Ziel der Lehrveranstaltung:
Ziel der LVA ist es zu verstehen, wie eng Kulturlandschaft, Natur und Stadtlandschaft miteinander verknüpft sind und in wie weit sie sich ergänzen und bedingen.
Teil der Auseinandersetzung soll sein, in wie weit wir Kulturlandschaft für eine Bebauung zur Verfügung stellen, und wie weit wir unser kostbares und endliches Gut, den Boden verbauen oder ihn anderweitig nutzen.
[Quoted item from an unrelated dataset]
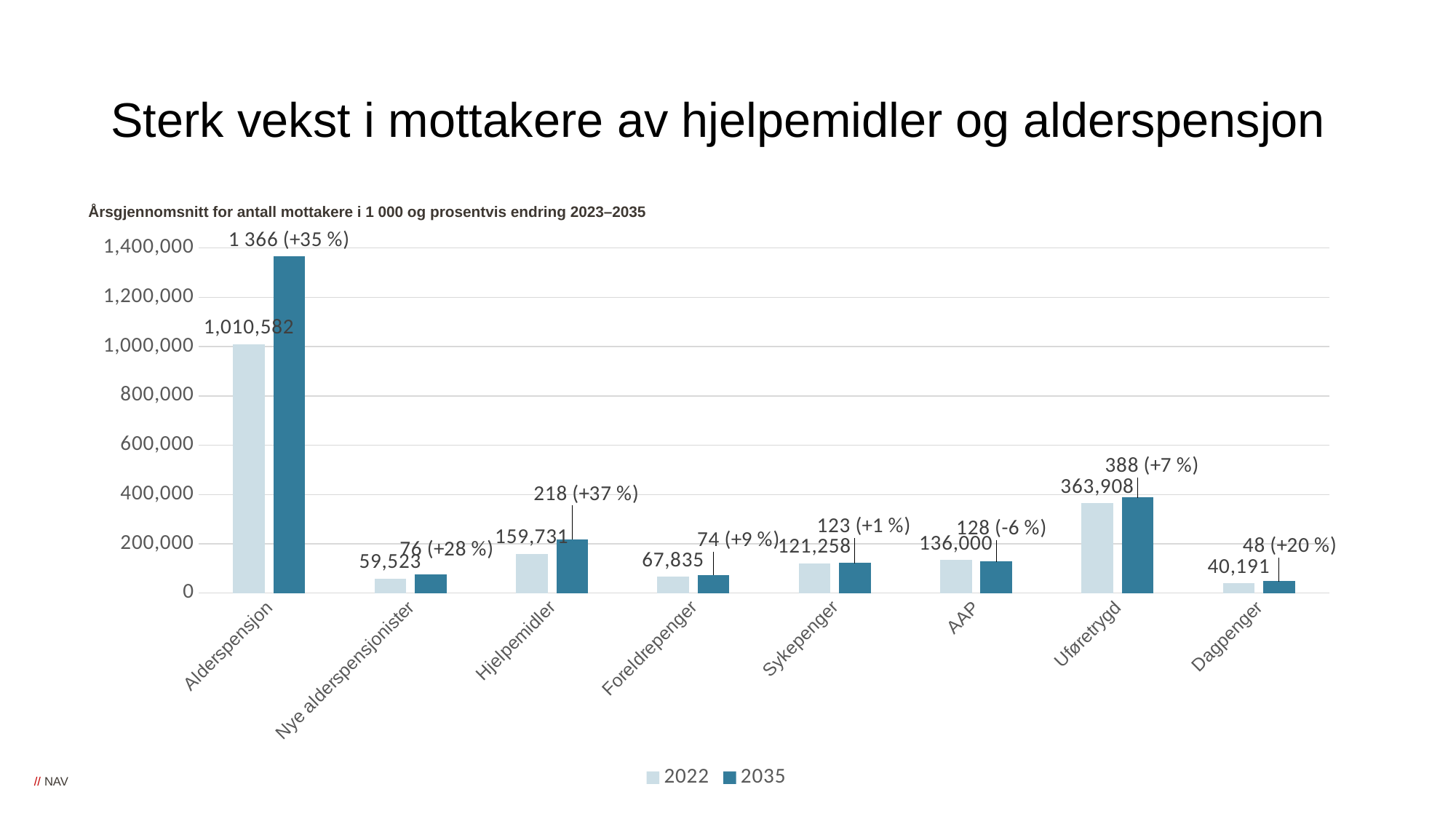
What is the 2022 value for Uføretrygd? 363,908 How many series does the legend list? 2 What data label is shown on the 2035 bar for Hjelpemidler? 218 (+37 %) What percentage change is shown for Dagpenger between 2023 and 2035? +20 % What is the difference between the 2022 values for Uføretrygd and AAP? 227,908 How many categories are shown on the x axis? 8 Which is larger in 2022: Sykepenger or AAP? AAP Is the 2035 value for Alderspensjon greater or less than 1,200,000? greater What kind of chart is shown on the slide? Bar chart Which category has the highest 2022 value? Alderspensjon What is the 2022 value for Alderspensjon? 1,010,582 Which category has the lowest 2022 value? Dagpenger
Die Ausstellung des AzW ‚Boden für alle‘ hat dieses Thema sehr fundiert vor allem mit Blick auf Österreich präsentiert und diskutiert.
Es werden Methoden und Visionen erarbeitet, wie eine produktive Co-Existenz von Naturlandschaft, Kulturlandschaft und Stadtlandschaft möglich ist, wie wir in einer Post-Pandemischen Zukunft klimaneutral und auf allen Ebenen inklusiv Wohnen, Arbeiten und Leben wollen, und dabei verantwortungsbewusst mit den endlichen Ressourcen unserer Erde umgehen.
Die Aufgabe besteht darin, zu erörtern, in welcher Form Breitenlee in Bezug zum Hinterland der Stadt Wien steht, aber auch zur Stadt selbst, und im speziellen zu Transdanubien und zur unmittelbaren Umgebung (Seestadt Aspern, Grüngürtel, Regionalpark DreiAnger) und in welcher Form und in welchem Ausmaß das Areal produktiv genutzt werden kann, für Bebauung, Landbau, Freiraum.
Die Lehrveranstaltung läuft in Zusammenarbeit mit Urban Innovation Vienna, dem Schottenstift als auch der BOKU und der Angewandten. Es sind Cross-Over Workshops mit den Lehrveranstaltungen der BOKU und der Angewandten geplant.